Our era doubts what it drinks. And tastes. And smells. The sensory life is dismissed because if a machinelike regularity isn't achieved, then the results are considered inherently questionable. (Ironically, it was the very machinelike regularity of Bernie Madoff's annual returns that should have been a red flag.)
What we're dealing with here is a willful ignorance. It's willful because its celebrants have no intention of crediting any possibility that someone might actually know something that they, in their insistent ignorance, do not. ("The first reason people drink wine is to get drunk.")
We see this all the time—and not just with wine. Think of the common and conventional reaction to the now-famous "spatter" or "drip" paintings of Jackson Pollack. Understandably, nearly all of us, upon first viewing these paintings, scratched our heads in wonderment. This was art? Those who knew submitted that it was. You know what happened next. They were derided as credulous fools.

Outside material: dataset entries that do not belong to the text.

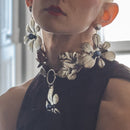 COLLIER JARDIN DES DÉLICES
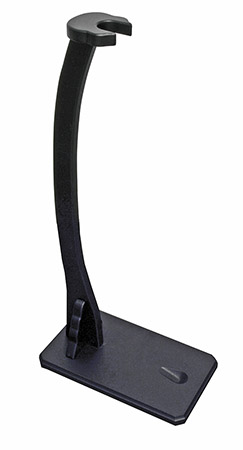 26" Shotgun & Sword Stand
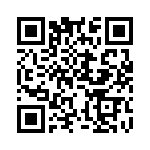 ERJ-L08UJ53MV QRCode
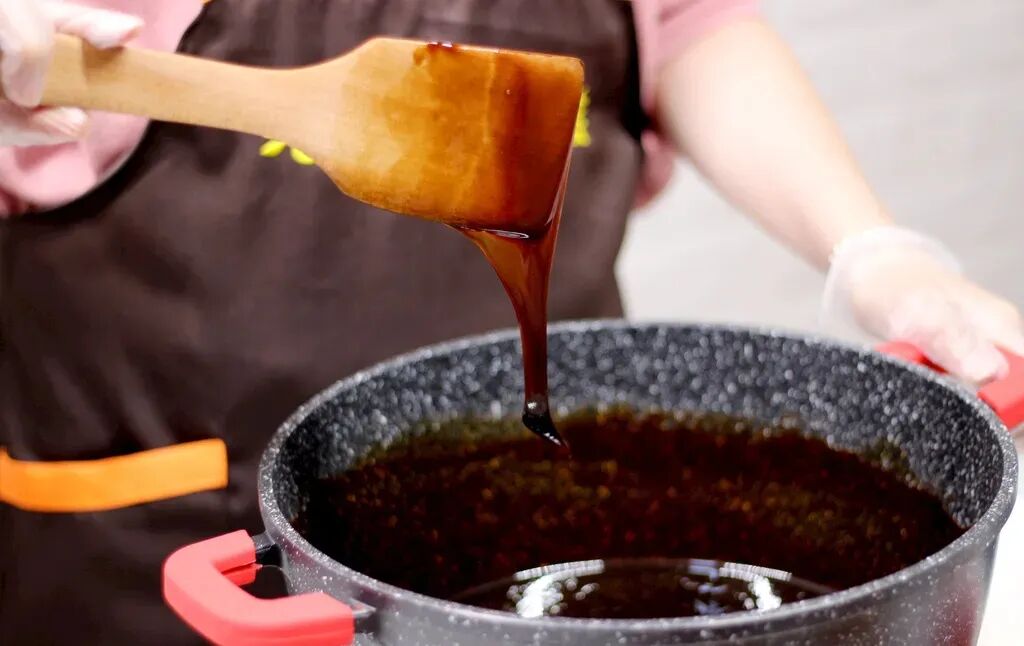 怎么开医药器材11月9日（周日），新泰市第十二届膏方养生文化节正式开启！_https://www.jmylbn.com_新闻资讯_第9张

Yet it turns out that, even though the critics at the time couldn't entirely explicate it, they were onto something. More than half a century after Pollack painted his drip paintings, physicist Richard Taylor submitted a paper to a major physics journal suggesting an underlying fractal regularity to Pollack's seeming chaos. Whether that is true remains to be proven definitively. And in itself it proves nothing. But it does suggest that our sensory assessment of what might at first glance appear random should be trusted. Something is there in those paintings—and we can at least sense it.
You might consider instead the great Carnegie Hall concrete-in-the-stage kerfuffle. The short version of this story is that after Carnegie Hall, famous for its extraordinary acoustics, was renovated in 1986, musicians performing there, as well as music critics, complained that the sound wasn't the same. The lush, warm sound was deadened, they insisted, by a layer of concrete under the stage.
Nonsense, said the management, there's no layer of concrete under the stage. You're all just imagining this. The then-president of Carnegie Hall, Isaac Stern, defensively offered to rip up the stage on the condition that critics pay to replace it if no concrete was found.
Then the stage began to warp. Finally, in 1995, according to the New York Times: "They discovered that there was indeed concrete under the stage, several hundred pounds of it in a layer that varied from 1 to 4 inches thick." It further noted, "One thing is all but certain: Besides causing the warping, the concrete drastically reduced the resonance of the stage, a crucial part of any hall's acoustics."
All of which is to say, about wine and us as tasters, that what we taste is real. We can and do regularly, if not necessarily infallibly, know how good something is. Yes, we're subject to prejudice and fashion and are certainly swayed by our surroundings and the opinions of others. We're not machines.
But here's the thing: We're better than machines. And don't let anybody tell you differently.
The life of the senses is subtle and rich. Such a life represents a substantial truth, never mind that it can (and should) vary from one person to the next. Above all, it's legitimate. Those who would say otherwise are vulgarians—and they would have you descend to their level.